Alexander Jacob Varshavsky (; born 8 November 1946) is a Russian-American biochemist, noted for his discovery of the N-end rule of ubiquitination. A native of Moscow, he is currently researching at Caltech.

Varshavsky provided an original approach to killing cancer cells, proffering the idea of a targeted molecular device that could enter a cell, examine it for DNA deletions specific to cancer and killing it if it meets the right profile.  "(It) involves, in a nutshell, the finding of a genuine Achilles' heel of cancer cells, i.e. their potentially vulnerable feature that won't change during tumor progression," said Varshavsky.
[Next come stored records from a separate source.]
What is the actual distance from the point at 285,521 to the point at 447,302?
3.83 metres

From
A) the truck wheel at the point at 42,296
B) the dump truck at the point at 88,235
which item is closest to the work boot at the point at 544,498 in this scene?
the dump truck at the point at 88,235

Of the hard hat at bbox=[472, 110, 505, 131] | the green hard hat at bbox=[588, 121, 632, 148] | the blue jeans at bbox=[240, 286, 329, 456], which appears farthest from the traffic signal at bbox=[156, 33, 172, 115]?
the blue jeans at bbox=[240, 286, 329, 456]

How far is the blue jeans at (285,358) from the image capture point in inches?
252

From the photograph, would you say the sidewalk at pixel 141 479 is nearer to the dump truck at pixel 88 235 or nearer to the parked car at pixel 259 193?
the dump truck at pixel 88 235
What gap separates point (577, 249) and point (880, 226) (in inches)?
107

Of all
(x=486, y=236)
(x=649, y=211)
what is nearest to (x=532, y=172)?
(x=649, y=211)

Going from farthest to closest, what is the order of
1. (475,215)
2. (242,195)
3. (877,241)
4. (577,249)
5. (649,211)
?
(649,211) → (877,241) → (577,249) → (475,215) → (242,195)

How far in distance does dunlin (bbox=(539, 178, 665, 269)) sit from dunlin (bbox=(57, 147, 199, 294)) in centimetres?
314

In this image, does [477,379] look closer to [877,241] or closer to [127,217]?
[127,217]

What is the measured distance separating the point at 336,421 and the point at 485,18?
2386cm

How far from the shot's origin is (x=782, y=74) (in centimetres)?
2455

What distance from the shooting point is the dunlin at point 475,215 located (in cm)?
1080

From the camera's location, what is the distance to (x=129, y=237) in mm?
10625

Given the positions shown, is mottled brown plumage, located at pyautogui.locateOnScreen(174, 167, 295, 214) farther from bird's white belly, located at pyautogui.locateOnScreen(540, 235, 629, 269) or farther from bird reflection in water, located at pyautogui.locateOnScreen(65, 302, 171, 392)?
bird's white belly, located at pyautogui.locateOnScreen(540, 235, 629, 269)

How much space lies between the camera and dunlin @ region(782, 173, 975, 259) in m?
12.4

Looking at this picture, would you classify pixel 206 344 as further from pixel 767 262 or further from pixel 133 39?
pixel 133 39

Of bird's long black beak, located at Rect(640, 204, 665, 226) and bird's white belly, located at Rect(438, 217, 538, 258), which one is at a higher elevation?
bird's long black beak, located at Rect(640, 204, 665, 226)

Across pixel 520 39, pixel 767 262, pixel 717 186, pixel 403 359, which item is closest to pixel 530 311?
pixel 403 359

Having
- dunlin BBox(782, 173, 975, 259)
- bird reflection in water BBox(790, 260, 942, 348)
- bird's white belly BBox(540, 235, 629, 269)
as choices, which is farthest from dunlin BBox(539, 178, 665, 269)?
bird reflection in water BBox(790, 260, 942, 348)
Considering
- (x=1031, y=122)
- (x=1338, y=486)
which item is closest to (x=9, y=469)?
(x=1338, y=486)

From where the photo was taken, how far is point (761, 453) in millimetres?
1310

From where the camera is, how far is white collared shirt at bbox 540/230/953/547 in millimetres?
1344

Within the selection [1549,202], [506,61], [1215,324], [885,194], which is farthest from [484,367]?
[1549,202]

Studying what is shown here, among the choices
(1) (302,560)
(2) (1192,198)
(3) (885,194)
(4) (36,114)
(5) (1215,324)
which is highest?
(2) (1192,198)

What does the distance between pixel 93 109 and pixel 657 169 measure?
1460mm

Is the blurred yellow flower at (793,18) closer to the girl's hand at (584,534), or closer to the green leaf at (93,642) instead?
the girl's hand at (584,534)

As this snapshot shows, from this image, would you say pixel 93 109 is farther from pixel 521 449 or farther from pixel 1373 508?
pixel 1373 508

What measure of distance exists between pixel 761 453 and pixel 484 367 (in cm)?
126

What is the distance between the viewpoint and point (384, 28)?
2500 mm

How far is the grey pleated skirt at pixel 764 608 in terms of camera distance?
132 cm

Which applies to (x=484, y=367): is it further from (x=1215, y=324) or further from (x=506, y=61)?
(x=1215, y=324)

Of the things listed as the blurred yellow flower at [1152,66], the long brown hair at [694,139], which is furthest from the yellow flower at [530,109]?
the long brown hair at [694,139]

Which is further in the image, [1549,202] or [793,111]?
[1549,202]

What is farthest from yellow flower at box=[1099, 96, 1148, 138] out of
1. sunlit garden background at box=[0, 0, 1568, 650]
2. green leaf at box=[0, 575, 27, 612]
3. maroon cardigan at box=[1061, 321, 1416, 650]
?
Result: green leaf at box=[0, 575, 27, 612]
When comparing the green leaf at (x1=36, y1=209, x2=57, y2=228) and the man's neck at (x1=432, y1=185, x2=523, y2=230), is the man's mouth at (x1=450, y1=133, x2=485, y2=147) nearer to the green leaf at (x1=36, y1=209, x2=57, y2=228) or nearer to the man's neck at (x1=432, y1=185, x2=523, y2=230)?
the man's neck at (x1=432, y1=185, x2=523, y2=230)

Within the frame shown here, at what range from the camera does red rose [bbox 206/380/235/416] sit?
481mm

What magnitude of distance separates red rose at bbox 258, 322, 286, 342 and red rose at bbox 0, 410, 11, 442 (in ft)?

The approach termed deletion-specific targeting (DST), employs HDs (homozygous DNA deletions) as the targets of cancer therapy. "In contrast to other attributes of cancer cells, their HDs are immutable markers.  If the DST strategy can be implemented in a clinical setting, it may prove to be both curative and free of side effects."

Awards
Varshavsky was elected to the American Academy of Arts and Sciences in 1987.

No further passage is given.